Thursday, October 26, 2023

‘Freemasonry, art, and Kabbalah’

    
Detail of Aperçu de l’Origine du Culte Hébraïque by David Rosenberg, 1841.

Embassy of the Free Mind, the Amsterdam-based locus of things spiritual, cultural, scientific, et al., will host a lecture of particular interest in December. From the publicity:


Freemasonry and Kabbalah:
Cultural Exchange in Esoteric Art
by Peter Lanchidi
Thursday, December 7
1:30 p.m. Eastern

The lecture will explore the interface between Freemasonry and Kabbalah, an important yet largely unexplored area of research both within the narrower fields of the academic study of Freemasonry and Kabbalah and the wider area of Western esotericism. The subject will be presented through the Masonic-Kabbalistic lithographs of David Rosenberg, a Freemason and rabbi who was member of Lodge of Aristocrats in the Paris of the July Monarchy (1830-48).

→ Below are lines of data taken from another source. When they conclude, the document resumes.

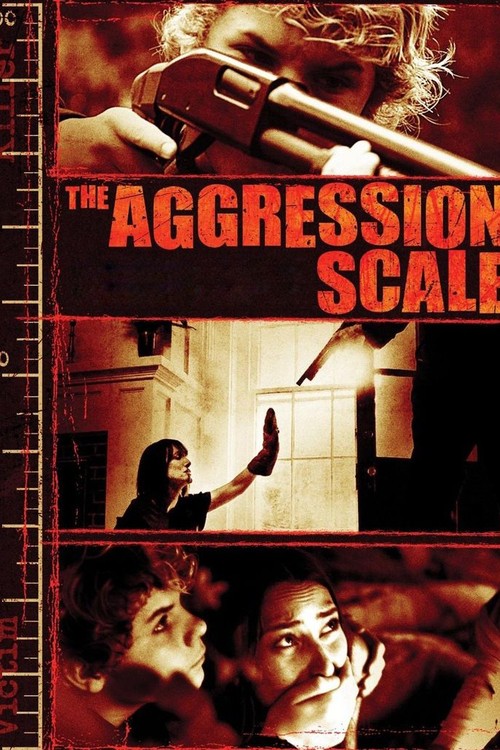 The Aggression Scale poster
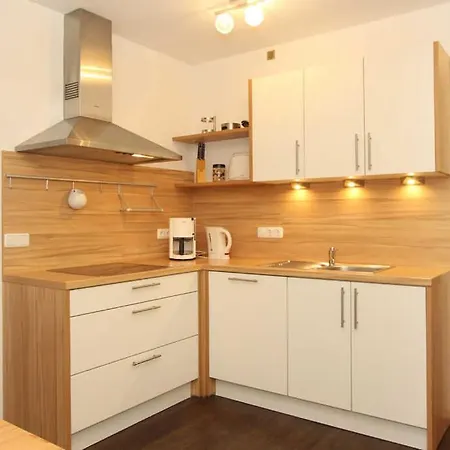 Hanseresidenz II Whg 08 &Quotnemo&Quot * Больтенхаген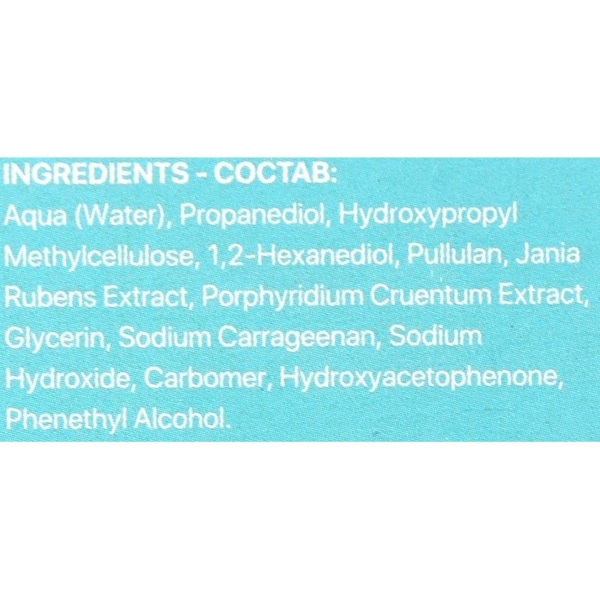 Ампула для кожи лица La Cabine Flash Effect с мгновенным лифтинг-эффектом 2 мл - Pampik - 3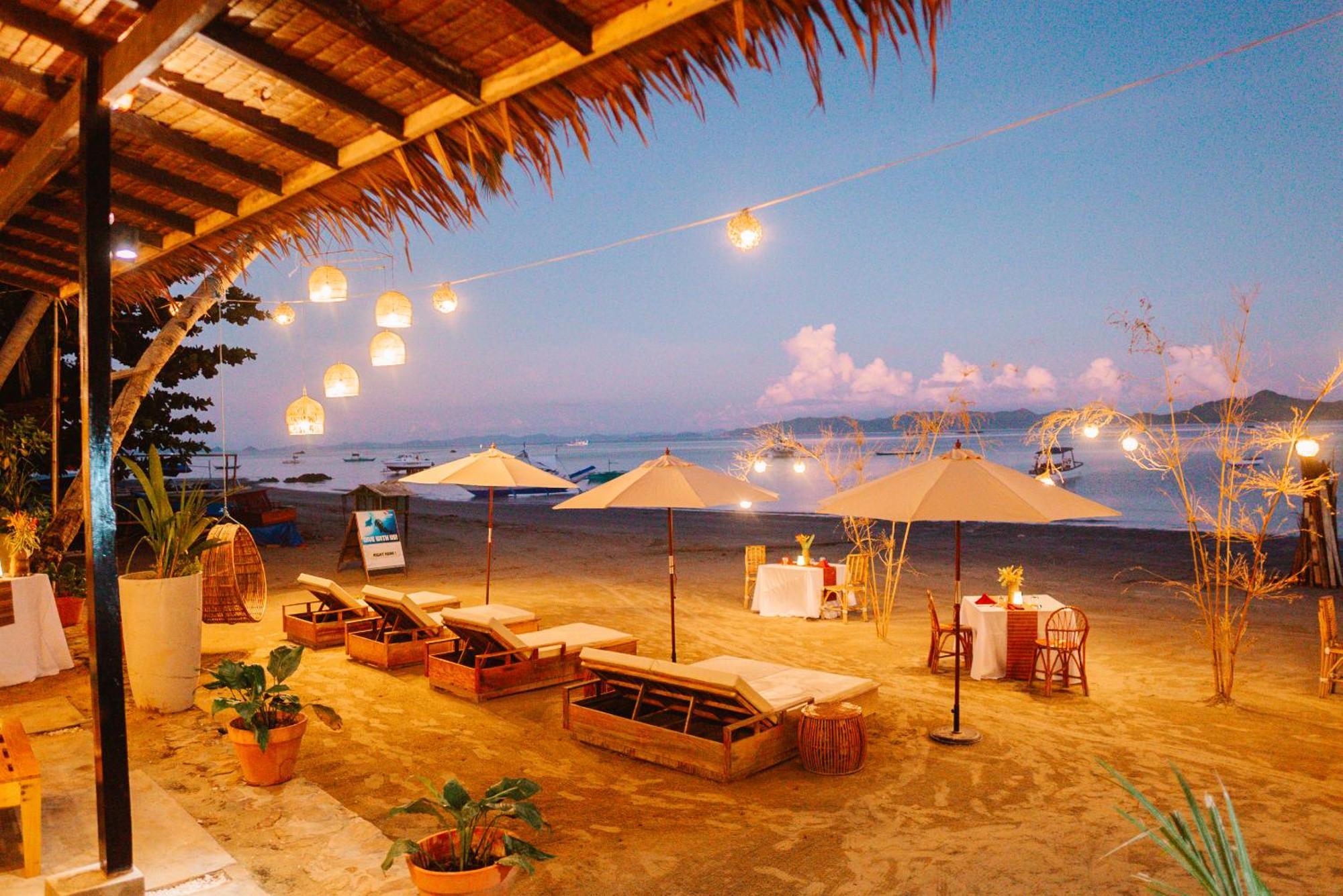 Ursula Beach Resort El Nido Extérieur photo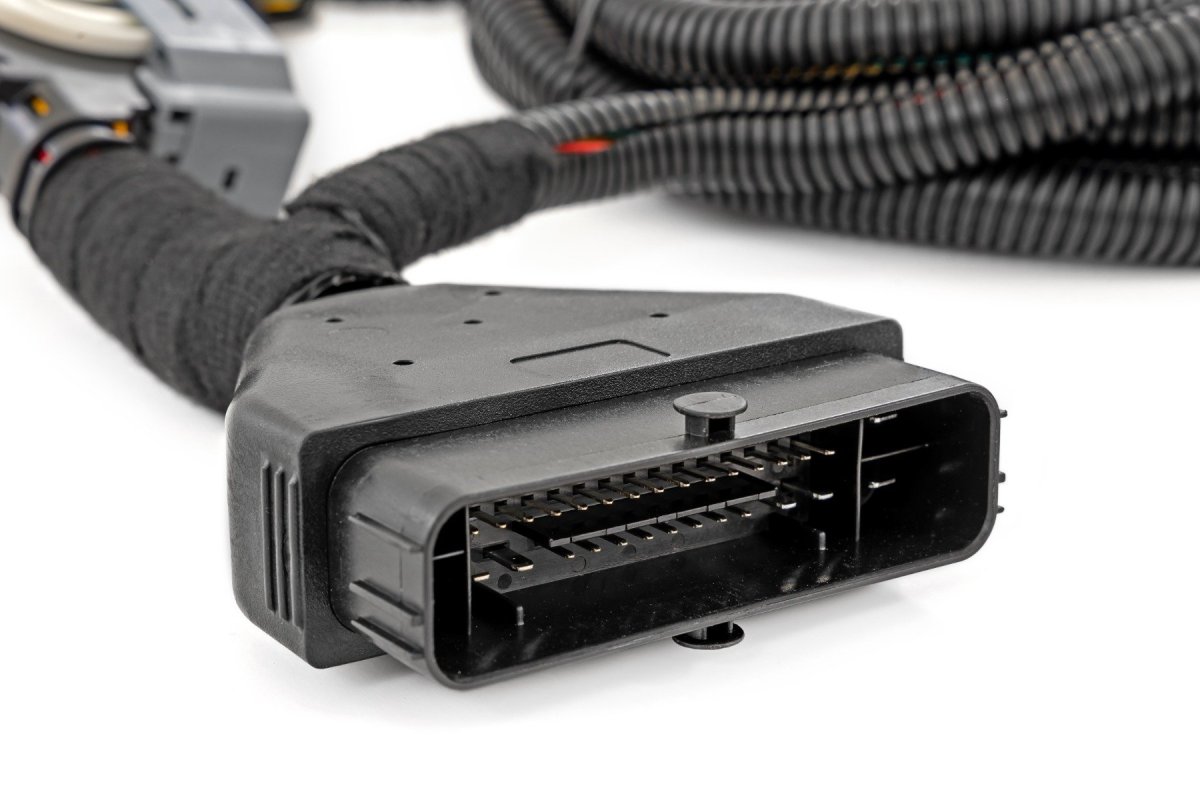 Chevrolet Silverado 1500 Speedometer Calibrator - Rough Country - '22-'24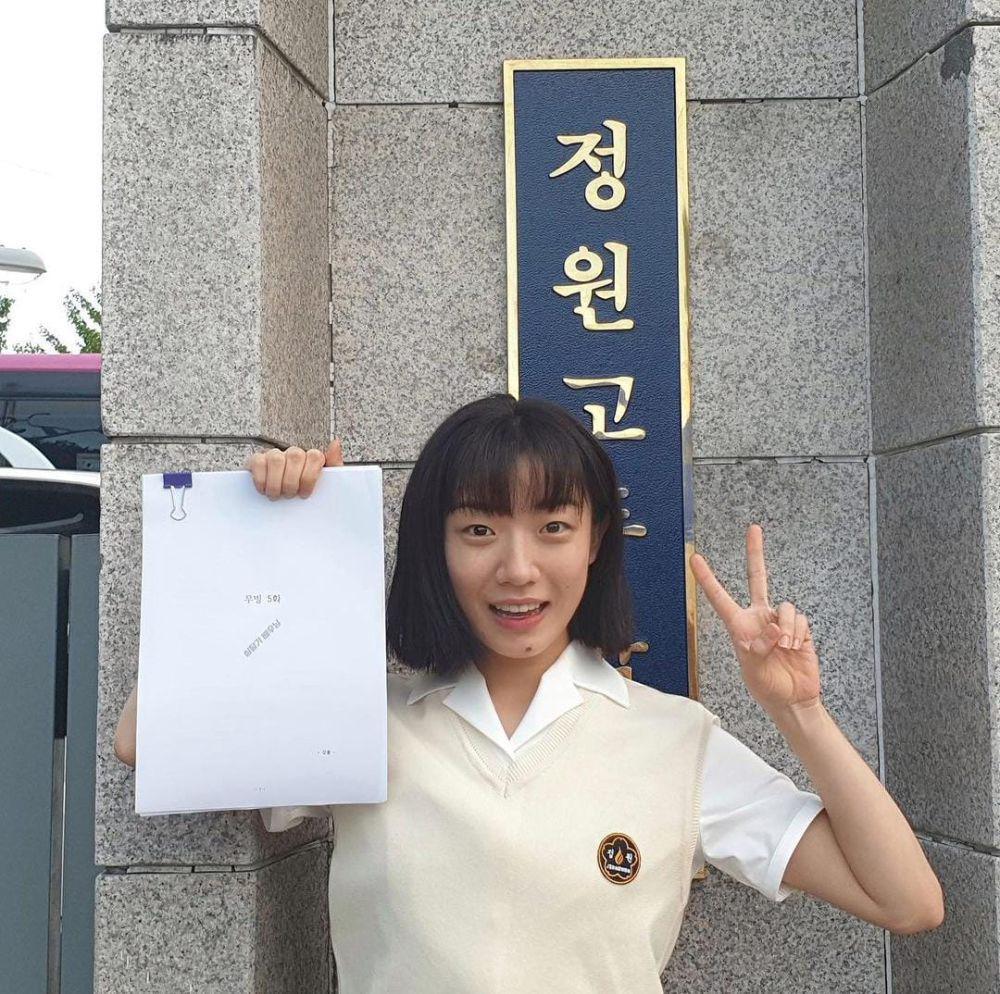 Shim Dal Gi di drama Moving (instagram.com/sarament_official)
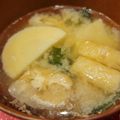 ♪ごんた's cooksnap of when they made 筍のアク抜き☆.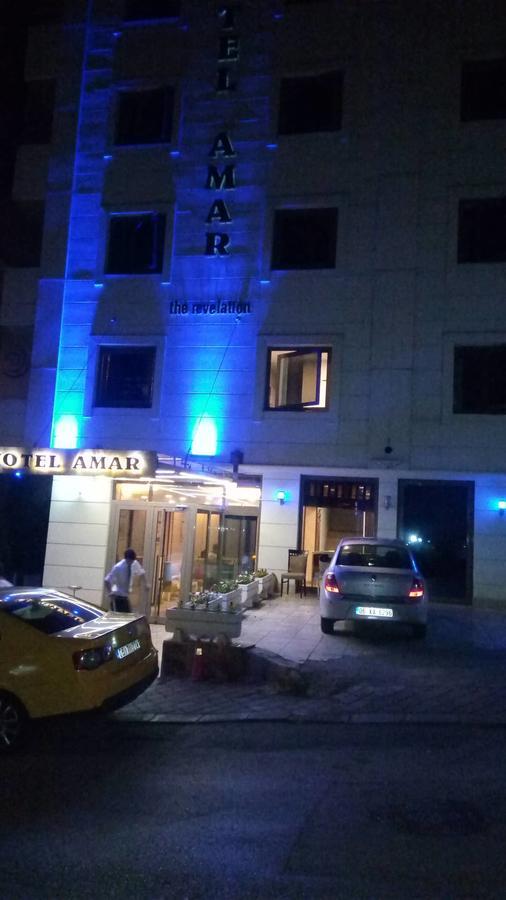 Amar Hotel อังการา ภายนอก รูปภาพ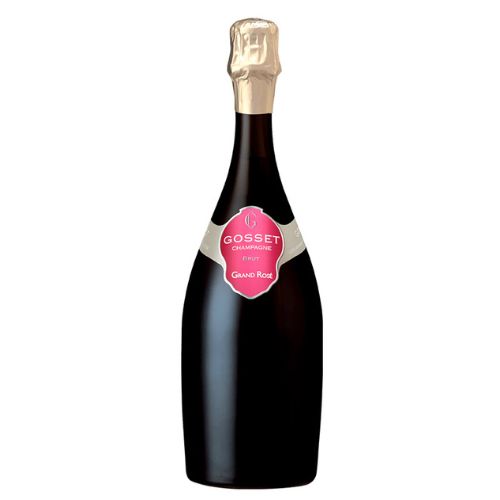 GOSSET BRUT GRAND ROSE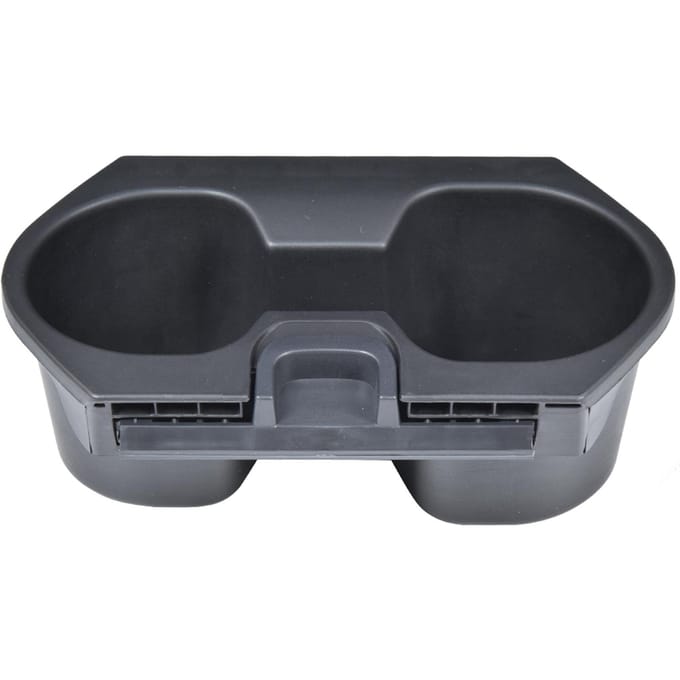 Auto Middenconsole Waterbekerhouder Geschikt voor Honda Civic 2016 2018 83446 TBA A01ZA black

The splendid pieces of art of the rabbi are richly populated with Masonic, Jewish and Kabbalistic symbols and text, and were popular among both French and English Masons. Rosenberg’s life journey through several countries, the long reception history of his works, and the complex nature of the topic necessitated a truly interdisciplinary approach and extensive archival research that used primary sources from close to 100 archives, collections, libraries and museums in 18 countries on four continents.

Through the artworks of the rabbi the audience will learn how Kabbalah was perceived and used within Freemasonry and they will see how the Jewish visual heritage of Eastern Europe and Kabbalah were amalgamated into Western Masonic science and art. On a broader perspective, the lecture will shed light on the workings of cultural exchange and cross-fertilization within the esoteric landscape of nineteenth-century Europe.

ELTE photo
Peter Lanchidi
Peter Lanchidi is a tenured senior lecturer in the Institute of Art History at Eötvös Loránd University in Budapest. As an Azrieli Fellow, he earned his Ph.D. in the Department of Jewish Thought at Ben-Gurion University. His doctoral dissertation on the Masonic-Kabbalistic art of David Rosenberg, a Freemason and rabbi, won the Thesis Prize of the European Society for the Study of Western Esotericism. With a background in art history and aesthetics (BA) from Budapest and in Jewish studies (MA) from Stockholm and Heidelberg, his research focuses on the interface between Freemasonry and Kabbalah in visual material in the nineteenth century and its historical and cultural contexts.